Minnesota and Wisconsin held wolf hunting seasons in 2012. The Obama administration is planning on ending the protection for gray wolves in the entire U.S.

The Obama administration on Friday did as expected and announced their plan to end protections for gray wolves across the U.S. even in areas where they once roamed but no longer exist.

The plan, which was leaked several weeks ago, will have no effect on wolves in Great Lakes states or many western states where federal protections already had been dropped in recent years.

In Minnesota, Wisconsin and Michigan’s Upper Peninsula, state and tribal resource agencies have been managing wolf populations since last year, and Minnesota and Wisconsin in 2012 held hunting and trapping seasons on wolves to reduce their numbers.

Because so many wolves now are roaming in the western Great Lakes and northern Rockies, nearly 3,000 in Minnesota alone and 6,000 in all, the U.S. Fish and Wildlife Service says the species is no longer in danger of extinction.

But the change would mean wolves would have no federal protection if they wander into nearby states.

Still, federal officials they expect wolves to continue to expand into new states, including California, Utah and the Dakotas, but that federal protection under the Endangered Species Act in those states isn’t necessary to assure their survival.

Clearing wolves off the list will save federal resources, staff and money, for species that are truly needy, officials said Friday.

“We’re saying wolves are recovered, they are no longer threatened with extinction,” Dan Ashe, U.S. Fish and Wildlife Service director, said Friday in a telephone press conference.
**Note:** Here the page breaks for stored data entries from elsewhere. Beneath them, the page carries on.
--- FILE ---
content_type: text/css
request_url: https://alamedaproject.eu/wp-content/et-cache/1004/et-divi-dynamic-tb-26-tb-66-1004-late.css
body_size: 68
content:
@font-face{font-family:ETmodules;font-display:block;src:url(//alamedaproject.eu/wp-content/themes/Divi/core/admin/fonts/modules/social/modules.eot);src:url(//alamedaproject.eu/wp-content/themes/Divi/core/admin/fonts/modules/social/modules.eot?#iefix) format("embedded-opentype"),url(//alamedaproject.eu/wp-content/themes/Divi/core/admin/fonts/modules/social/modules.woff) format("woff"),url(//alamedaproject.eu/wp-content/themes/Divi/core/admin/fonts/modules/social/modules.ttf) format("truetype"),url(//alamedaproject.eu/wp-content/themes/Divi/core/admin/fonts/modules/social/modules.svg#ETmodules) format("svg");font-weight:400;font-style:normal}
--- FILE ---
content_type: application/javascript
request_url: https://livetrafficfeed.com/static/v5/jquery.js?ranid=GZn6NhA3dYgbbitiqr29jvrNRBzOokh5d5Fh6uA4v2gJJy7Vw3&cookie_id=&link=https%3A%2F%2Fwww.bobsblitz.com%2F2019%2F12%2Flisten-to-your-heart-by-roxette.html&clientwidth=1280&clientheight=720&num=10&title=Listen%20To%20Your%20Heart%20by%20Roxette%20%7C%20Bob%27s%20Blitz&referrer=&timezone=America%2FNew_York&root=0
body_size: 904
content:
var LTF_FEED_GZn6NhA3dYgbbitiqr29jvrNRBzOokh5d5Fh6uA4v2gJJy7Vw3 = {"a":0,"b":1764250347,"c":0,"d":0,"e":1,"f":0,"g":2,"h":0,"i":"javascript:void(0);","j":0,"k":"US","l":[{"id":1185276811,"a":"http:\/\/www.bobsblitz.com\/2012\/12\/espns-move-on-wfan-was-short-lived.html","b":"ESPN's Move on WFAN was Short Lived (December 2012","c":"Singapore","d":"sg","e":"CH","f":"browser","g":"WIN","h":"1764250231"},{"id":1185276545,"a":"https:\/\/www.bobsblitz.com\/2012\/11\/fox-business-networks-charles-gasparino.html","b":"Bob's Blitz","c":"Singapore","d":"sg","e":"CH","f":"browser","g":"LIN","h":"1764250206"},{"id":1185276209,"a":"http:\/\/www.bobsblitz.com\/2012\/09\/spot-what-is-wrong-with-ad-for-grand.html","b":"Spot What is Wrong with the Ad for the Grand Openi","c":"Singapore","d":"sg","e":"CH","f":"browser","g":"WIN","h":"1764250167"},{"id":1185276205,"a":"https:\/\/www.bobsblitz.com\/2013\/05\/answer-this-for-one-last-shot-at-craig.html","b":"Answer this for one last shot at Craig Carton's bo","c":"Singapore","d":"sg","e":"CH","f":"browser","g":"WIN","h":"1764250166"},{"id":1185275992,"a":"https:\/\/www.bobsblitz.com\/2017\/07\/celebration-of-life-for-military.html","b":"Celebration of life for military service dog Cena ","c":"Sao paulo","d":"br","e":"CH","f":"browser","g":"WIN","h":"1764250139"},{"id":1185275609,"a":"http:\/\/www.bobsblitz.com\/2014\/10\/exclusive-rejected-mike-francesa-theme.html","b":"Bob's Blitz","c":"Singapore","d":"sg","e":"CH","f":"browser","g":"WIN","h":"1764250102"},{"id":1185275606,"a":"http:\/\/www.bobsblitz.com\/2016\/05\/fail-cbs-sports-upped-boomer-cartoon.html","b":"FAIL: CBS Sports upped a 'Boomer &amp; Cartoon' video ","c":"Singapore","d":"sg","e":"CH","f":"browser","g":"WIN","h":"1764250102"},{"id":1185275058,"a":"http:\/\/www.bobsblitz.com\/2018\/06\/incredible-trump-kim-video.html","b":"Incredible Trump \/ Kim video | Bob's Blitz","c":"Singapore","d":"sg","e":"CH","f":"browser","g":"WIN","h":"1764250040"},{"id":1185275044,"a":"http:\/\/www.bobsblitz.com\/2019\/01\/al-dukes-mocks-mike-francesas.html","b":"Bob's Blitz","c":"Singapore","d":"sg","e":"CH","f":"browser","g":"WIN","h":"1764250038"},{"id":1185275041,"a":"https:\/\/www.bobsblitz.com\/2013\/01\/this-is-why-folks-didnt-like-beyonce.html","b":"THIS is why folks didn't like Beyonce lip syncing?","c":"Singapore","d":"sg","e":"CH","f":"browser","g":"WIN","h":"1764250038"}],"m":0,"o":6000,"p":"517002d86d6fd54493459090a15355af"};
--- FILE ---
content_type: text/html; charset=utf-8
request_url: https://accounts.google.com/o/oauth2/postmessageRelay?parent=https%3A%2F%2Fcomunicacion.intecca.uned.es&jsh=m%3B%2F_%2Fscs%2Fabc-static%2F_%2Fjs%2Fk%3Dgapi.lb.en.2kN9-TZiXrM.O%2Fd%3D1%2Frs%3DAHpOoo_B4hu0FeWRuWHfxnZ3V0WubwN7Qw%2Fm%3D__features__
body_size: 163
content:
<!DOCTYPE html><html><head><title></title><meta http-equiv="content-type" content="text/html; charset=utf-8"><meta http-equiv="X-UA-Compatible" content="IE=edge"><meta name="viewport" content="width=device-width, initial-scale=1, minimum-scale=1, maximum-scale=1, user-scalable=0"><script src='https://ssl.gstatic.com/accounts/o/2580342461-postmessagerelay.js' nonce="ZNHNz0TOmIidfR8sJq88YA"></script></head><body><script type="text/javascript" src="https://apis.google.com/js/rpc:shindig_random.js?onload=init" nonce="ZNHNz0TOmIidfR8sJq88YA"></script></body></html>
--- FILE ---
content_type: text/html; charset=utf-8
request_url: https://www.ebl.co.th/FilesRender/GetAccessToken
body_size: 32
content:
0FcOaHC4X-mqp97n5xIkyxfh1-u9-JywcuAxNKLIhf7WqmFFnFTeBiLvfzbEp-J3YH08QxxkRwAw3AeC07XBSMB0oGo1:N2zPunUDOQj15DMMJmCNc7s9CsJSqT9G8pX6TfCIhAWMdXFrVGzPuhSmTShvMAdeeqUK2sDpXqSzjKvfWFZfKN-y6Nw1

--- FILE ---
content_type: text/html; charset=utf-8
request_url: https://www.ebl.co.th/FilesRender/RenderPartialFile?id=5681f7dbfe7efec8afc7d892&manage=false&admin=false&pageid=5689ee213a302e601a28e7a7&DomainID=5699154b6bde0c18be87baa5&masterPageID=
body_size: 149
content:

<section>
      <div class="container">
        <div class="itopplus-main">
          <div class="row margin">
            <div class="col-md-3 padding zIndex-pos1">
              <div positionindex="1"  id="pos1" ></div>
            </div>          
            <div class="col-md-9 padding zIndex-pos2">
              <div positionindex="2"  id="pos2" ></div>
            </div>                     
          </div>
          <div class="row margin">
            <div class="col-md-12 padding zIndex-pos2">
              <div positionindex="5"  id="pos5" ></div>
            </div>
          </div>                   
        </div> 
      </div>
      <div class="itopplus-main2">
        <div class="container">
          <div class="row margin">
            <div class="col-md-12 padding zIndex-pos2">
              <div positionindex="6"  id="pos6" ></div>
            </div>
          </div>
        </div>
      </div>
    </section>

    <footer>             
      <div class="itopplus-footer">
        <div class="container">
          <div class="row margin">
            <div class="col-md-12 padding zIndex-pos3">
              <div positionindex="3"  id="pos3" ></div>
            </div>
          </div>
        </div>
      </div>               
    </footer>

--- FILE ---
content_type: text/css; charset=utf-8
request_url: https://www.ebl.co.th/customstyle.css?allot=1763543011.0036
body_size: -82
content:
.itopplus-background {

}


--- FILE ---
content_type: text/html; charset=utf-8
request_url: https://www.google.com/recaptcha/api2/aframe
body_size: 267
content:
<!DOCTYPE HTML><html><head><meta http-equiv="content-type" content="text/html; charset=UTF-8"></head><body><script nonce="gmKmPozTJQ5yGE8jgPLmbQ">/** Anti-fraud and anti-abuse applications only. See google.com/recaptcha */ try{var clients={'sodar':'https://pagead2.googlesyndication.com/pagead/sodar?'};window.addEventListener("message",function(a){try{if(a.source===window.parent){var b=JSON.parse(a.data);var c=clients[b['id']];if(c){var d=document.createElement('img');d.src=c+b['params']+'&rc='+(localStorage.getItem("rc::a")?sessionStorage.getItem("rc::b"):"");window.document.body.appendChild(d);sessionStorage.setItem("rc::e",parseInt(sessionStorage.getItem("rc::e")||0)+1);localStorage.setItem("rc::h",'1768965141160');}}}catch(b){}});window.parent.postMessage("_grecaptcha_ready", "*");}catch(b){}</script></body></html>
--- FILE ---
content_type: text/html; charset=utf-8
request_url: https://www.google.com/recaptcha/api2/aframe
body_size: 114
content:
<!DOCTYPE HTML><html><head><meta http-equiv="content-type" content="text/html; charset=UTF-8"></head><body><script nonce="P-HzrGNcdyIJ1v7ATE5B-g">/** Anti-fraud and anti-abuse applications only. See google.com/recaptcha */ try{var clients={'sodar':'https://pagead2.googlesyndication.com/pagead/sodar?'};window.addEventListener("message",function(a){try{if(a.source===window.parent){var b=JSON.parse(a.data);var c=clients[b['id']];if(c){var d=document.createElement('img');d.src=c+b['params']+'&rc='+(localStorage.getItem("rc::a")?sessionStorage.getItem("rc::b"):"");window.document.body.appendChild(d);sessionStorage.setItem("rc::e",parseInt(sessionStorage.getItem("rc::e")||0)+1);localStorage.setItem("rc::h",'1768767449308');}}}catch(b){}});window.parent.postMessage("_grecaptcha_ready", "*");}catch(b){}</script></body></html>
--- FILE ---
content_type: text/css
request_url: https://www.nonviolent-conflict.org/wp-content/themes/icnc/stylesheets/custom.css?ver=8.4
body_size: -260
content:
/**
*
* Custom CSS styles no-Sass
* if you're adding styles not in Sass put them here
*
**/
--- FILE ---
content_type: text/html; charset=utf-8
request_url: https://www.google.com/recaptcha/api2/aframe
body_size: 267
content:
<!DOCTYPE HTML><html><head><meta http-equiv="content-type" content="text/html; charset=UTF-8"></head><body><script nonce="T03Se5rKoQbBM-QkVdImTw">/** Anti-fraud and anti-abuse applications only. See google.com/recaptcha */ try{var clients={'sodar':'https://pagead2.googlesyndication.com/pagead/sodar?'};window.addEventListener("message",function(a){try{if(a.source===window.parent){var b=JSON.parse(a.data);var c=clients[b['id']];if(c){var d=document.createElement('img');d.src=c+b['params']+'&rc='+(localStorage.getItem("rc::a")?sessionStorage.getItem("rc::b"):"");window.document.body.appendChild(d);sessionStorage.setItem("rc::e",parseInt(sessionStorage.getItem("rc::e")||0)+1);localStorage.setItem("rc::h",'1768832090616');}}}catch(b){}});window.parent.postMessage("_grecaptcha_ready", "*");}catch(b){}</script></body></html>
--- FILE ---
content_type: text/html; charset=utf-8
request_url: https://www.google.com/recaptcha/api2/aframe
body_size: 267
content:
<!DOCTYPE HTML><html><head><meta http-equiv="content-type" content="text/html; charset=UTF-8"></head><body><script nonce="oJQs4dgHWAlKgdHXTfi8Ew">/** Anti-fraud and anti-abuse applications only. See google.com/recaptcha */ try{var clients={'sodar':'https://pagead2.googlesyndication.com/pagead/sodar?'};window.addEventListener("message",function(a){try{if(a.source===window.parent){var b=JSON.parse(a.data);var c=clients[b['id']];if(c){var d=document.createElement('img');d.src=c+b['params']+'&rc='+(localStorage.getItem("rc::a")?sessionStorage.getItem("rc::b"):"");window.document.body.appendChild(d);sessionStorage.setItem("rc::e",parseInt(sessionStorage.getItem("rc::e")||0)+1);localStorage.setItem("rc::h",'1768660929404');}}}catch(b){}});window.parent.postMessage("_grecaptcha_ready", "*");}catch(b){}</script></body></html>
He said individual states will be allowed to decide how far and where wolves can roam.

There will be a 90-day public comment period with the action final in about a year. The effort does not include Mexican wolves which will be listed as endangered in the Southwest U.S.

Some wolf support groups, such as the Humane Society of the U.S., and some environmental groups oppose the complete de-listing of wolves, saying they should still be protected until they occupy a much larger portion of their original range.

“Wolf recovery has been one of our greatest Endangered Species Act success stories, but stopping now before the population is fully recovered will negate the decades of hard work that have gone into bringing wolves back from the brink of extinction,” said Michael Brune, Sierra Club executive director. “Without federal protections this symbol of our wild heritage will slide back into harm’s way.”

But Ashe said the Endangered Species Act doesn’t require animals to be restored to all of their range to be considered “recovered,” noting they will never be restored to Denver, Salt Lake City or other metropolitan areas. He noted bison as an example of a species that covers only a fraction of their original range but has a stable population and is not protected.

Ashe said states have been doing a good job managing and monitoring wolf populations even as they conduct broad hunting and trapping programs.